══ EXTRACTED ENTRIES
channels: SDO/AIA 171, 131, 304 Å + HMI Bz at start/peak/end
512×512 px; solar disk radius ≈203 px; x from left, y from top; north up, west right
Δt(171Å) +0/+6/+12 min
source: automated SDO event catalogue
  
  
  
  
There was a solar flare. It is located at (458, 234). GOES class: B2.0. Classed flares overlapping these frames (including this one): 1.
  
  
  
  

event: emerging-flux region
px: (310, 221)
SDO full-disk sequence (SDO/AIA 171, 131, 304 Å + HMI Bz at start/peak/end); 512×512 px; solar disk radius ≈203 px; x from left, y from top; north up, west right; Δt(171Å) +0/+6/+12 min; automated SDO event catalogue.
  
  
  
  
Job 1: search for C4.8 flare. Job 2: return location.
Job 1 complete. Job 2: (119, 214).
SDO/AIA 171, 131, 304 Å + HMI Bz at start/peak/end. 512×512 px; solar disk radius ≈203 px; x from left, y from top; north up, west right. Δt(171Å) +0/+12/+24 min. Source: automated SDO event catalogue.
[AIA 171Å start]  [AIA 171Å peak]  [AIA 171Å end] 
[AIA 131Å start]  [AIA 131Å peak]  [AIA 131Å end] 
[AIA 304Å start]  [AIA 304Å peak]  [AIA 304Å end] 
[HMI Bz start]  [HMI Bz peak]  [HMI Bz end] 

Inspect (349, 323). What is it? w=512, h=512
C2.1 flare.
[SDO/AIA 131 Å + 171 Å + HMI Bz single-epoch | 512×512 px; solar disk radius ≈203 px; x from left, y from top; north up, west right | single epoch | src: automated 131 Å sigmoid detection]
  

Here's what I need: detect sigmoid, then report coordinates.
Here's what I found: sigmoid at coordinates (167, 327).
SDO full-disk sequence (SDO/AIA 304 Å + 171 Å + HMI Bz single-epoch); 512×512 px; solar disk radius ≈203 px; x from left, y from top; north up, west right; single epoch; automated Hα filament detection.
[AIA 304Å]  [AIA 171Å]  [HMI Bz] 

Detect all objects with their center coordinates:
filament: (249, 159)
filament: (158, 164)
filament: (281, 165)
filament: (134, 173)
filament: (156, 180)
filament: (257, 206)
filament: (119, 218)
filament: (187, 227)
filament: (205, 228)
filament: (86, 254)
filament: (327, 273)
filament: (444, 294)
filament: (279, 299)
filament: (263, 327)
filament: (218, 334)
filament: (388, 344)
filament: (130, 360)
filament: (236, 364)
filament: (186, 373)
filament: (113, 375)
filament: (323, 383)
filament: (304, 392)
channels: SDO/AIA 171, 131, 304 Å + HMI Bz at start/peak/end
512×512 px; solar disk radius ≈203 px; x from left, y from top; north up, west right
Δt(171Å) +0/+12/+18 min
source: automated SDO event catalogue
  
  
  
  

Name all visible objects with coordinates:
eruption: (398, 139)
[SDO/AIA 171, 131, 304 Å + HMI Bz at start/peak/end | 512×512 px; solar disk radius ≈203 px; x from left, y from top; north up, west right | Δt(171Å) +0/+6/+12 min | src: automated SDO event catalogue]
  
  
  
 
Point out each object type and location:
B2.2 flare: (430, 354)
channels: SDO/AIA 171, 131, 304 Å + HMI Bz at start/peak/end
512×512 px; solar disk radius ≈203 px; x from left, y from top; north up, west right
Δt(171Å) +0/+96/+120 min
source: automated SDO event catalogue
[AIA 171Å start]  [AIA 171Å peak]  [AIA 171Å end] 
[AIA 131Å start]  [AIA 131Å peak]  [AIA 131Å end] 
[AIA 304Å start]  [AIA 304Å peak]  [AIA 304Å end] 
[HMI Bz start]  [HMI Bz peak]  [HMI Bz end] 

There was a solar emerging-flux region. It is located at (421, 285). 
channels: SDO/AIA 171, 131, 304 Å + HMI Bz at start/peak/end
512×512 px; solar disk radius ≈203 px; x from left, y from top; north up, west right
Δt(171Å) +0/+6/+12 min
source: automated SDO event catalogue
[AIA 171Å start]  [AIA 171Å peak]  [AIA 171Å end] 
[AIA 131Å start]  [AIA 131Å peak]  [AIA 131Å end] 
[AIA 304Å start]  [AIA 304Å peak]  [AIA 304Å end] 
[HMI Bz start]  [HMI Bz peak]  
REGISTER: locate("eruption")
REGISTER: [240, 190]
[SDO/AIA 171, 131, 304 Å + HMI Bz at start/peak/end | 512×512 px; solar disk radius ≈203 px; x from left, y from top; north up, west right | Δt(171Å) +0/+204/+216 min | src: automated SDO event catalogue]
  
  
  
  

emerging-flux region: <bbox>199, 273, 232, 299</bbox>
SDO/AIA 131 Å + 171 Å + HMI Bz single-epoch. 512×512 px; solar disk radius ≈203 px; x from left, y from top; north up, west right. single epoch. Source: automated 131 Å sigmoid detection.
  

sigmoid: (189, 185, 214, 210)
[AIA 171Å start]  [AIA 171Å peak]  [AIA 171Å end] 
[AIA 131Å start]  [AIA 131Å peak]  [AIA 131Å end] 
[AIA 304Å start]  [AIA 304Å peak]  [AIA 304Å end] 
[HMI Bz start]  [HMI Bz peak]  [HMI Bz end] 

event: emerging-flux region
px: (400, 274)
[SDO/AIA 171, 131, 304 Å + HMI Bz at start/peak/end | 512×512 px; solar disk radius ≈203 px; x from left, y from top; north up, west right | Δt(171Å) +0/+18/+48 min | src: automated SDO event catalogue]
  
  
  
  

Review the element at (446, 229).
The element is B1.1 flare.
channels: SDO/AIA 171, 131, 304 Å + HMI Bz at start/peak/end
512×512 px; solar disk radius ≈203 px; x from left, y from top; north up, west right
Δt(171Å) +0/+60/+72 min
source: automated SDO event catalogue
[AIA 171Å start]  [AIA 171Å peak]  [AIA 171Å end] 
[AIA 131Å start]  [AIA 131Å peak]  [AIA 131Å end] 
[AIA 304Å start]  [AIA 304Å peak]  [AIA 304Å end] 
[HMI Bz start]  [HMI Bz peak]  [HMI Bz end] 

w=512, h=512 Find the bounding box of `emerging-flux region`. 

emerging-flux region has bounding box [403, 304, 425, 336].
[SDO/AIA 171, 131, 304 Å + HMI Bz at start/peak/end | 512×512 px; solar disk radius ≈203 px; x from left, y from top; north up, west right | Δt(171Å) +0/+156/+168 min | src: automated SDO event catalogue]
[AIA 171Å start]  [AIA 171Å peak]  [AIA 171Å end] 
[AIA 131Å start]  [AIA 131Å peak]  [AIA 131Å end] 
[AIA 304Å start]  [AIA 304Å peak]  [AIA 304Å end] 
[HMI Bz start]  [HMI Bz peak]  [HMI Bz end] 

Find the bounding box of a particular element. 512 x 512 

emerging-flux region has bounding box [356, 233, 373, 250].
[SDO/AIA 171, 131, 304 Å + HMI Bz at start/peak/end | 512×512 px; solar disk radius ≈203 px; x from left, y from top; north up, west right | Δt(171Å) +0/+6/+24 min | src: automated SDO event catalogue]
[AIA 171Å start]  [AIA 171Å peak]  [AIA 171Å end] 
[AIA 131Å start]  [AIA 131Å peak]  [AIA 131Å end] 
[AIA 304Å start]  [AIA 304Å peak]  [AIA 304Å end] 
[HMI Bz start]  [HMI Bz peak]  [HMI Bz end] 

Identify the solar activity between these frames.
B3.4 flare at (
════
▶ _YOUR OBJECTIVE_: Return the records in full, exactly as they read.

▶ _ANSWER BOX_:
channels: SDO/AIA 171, 131, 304 Å + HMI Bz at start/peak/end
512×512 px; solar disk radius ≈203 px; x from left, y from top; north up, west right
Δt(171Å) +0/+6/+12 min
source: automated SDO event catalogue
  
  
  
  
There was a solar flare. It is located at (458, 234). GOES class: B2.0. Classed flares overlapping these frames (including this one): 1.
  
  
  
  

event: emerging-flux region
px: (310, 221)
SDO full-disk sequence (SDO/AIA 171, 131, 304 Å + HMI Bz at start/peak/end); 512×512 px; solar disk radius ≈203 px; x from left, y from top; north up, west right; Δt(171Å) +0/+6/+12 min; automated SDO event catalogue.
  
  
  
  
Job 1: search for C4.8 flare. Job 2: return location.
Job 1 complete. Job 2: (119, 214).
SDO/AIA 171, 131, 304 Å + HMI Bz at start/peak/end. 512×512 px; solar disk radius ≈203 px; x from left, y from top; north up, west right. Δt(171Å) +0/+12/+24 min. Source: automated SDO event catalogue.
[AIA 171Å start]  [AIA 171Å peak]  [AIA 171Å end] 
[AIA 131Å start]  [AIA 131Å peak]  [AIA 131Å end] 
[AIA 304Å start]  [AIA 304Å peak]  [AIA 304Å end] 
[HMI Bz start]  [HMI Bz peak]  [HMI Bz end] 

Inspect (349, 323). What is it? w=512, h=512
C2.1 flare.
[SDO/AIA 131 Å + 171 Å + HMI Bz single-epoch | 512×512 px; solar disk radius ≈203 px; x from left, y from top; north up, west right | single epoch | src: automated 131 Å sigmoid detection]
  

Here's what I need: detect sigmoid, then report coordinates.
Here's what I found: sigmoid at coordinates (167, 327).
SDO full-disk sequence (SDO/AIA 304 Å + 171 Å + HMI Bz single-epoch); 512×512 px; solar disk radius ≈203 px; x from left, y from top; north up, west right; single epoch; automated Hα filament detection.
[AIA 304Å]  [AIA 171Å]  [HMI Bz] 

Detect all objects with their center coordinates:
filament: (249, 159)
filament: (158, 164)
filament: (281, 165)
filament: (134, 173)
filament: (156, 180)
filament: (257, 206)
filament: (119, 218)
filament: (187, 227)
filament: (205, 228)
filament: (86, 254)
filament: (327, 273)
filament: (444, 294)
filament: (279, 299)
filament: (263, 327)
filament: (218, 334)
filament: (388, 344)
filament: (130, 360)
filament: (236, 364)
filament: (186, 373)
filament: (113, 375)
filament: (323, 383)
filament: (304, 392)
channels: SDO/AIA 171, 131, 304 Å + HMI Bz at start/peak/end
512×512 px; solar disk radius ≈203 px; x from left, y from top; north up, west right
Δt(171Å) +0/+12/+18 min
source: automated SDO event catalogue
  
  
  
  

Name all visible objects with coordinates:
eruption: (398, 139)
[SDO/AIA 171, 131, 304 Å + HMI Bz at start/peak/end | 512×512 px; solar disk radius ≈203 px; x from left, y from top; north up, west right | Δt(171Å) +0/+6/+12 min | src: automated SDO event catalogue]
  
  
  
 
Point out each object type and location:
B2.2 flare: (430, 354)
channels: SDO/AIA 171, 131, 304 Å + HMI Bz at start/peak/end
512×512 px; solar disk radius ≈203 px; x from left, y from top; north up, west right
Δt(171Å) +0/+96/+120 min
source: automated SDO event catalogue
[AIA 171Å start]  [AIA 171Å peak]  [AIA 171Å end] 
[AIA 131Å start]  [AIA 131Å peak]  [AIA 131Å end] 
[AIA 304Å start]  [AIA 304Å peak]  [AIA 304Å end] 
[HMI Bz start]  [HMI Bz peak]  [HMI Bz end] 

There was a solar emerging-flux region. It is located at (421, 285). 
channels: SDO/AIA 171, 131, 304 Å + HMI Bz at start/peak/end
512×512 px; solar disk radius ≈203 px; x from left, y from top; north up, west right
Δt(171Å) +0/+6/+12 min
source: automated SDO event catalogue
[AIA 171Å start]  [AIA 171Å peak]  [AIA 171Å end] 
[AIA 131Å start]  [AIA 131Å peak]  [AIA 131Å end] 
[AIA 304Å start]  [AIA 304Å peak]  [AIA 304Å end] 
[HMI Bz start]  [HMI Bz peak]  
REGISTER: locate("eruption")
REGISTER: [240, 190]
[SDO/AIA 171, 131, 304 Å + HMI Bz at start/peak/end | 512×512 px; solar disk radius ≈203 px; x from left, y from top; north up, west right | Δt(171Å) +0/+204/+216 min | src: automated SDO event catalogue]
  
  
  
  

emerging-flux region: <bbox>199, 273, 232, 299</bbox>
SDO/AIA 131 Å + 171 Å + HMI Bz single-epoch. 512×512 px; solar disk radius ≈203 px; x from left, y from top; north up, west right. single epoch. Source: automated 131 Å sigmoid detection.
  

sigmoid: (189, 185, 214, 210)
[AIA 171Å start]  [AIA 171Å peak]  [AIA 171Å end] 
[AIA 131Å start]  [AIA 131Å peak]  [AIA 131Å end] 
[AIA 304Å start]  [AIA 304Å peak]  [AIA 304Å end] 
[HMI Bz start]  [HMI Bz peak]  [HMI Bz end] 

event: emerging-flux region
px: (400, 274)
[SDO/AIA 171, 131, 304 Å + HMI Bz at start/peak/end | 512×512 px; solar disk radius ≈203 px; x from left, y from top; north up, west right | Δt(171Å) +0/+18/+48 min | src: automated SDO event catalogue]
  
  
  
  

Review the element at (446, 229).
The element is B1.1 flare.
channels: SDO/AIA 171, 131, 304 Å + HMI Bz at start/peak/end
512×512 px; solar disk radius ≈203 px; x from left, y from top; north up, west right
Δt(171Å) +0/+60/+72 min
source: automated SDO event catalogue
[AIA 171Å start]  [AIA 171Å peak]  [AIA 171Å end] 
[AIA 131Å start]  [AIA 131Å peak]  [AIA 131Å end] 
[AIA 304Å start]  [AIA 304Å peak]  [AIA 304Å end] 
[HMI Bz start]  [HMI Bz peak]  [HMI Bz end] 

w=512, h=512 Find the bounding box of `emerging-flux region`. 

emerging-flux region has bounding box [403, 304, 425, 336].
[SDO/AIA 171, 131, 304 Å + HMI Bz at start/peak/end | 512×512 px; solar disk radius ≈203 px; x from left, y from top; north up, west right | Δt(171Å) +0/+156/+168 min | src: automated SDO event catalogue]
[AIA 171Å start]  [AIA 171Å peak]  [AIA 171Å end] 
[AIA 131Å start]  [AIA 131Å peak]  [AIA 131Å end] 
[AIA 304Å start]  [AIA 304Å peak]  [AIA 304Å end] 
[HMI Bz start]  [HMI Bz peak]  [HMI Bz end] 

Find the bounding box of a particular element. 512 x 512 

emerging-flux region has bounding box [356, 233, 373, 250].
[SDO/AIA 171, 131, 304 Å + HMI Bz at start/peak/end | 512×512 px; solar disk radius ≈203 px; x from left, y from top; north up, west right | Δt(171Å) +0/+6/+24 min | src: automated SDO event catalogue]
[AIA 171Å start]  [AIA 171Å peak]  [AIA 171Å end] 
[AIA 131Å start]  [AIA 131Å peak]  [AIA 131Å end] 
[AIA 304Å start]  [AIA 304Å peak]  [AIA 304Å end] 
[HMI Bz start]  [HMI Bz peak]  [HMI Bz end] 

Identify the solar activity between these frames.
B3.4 flare at (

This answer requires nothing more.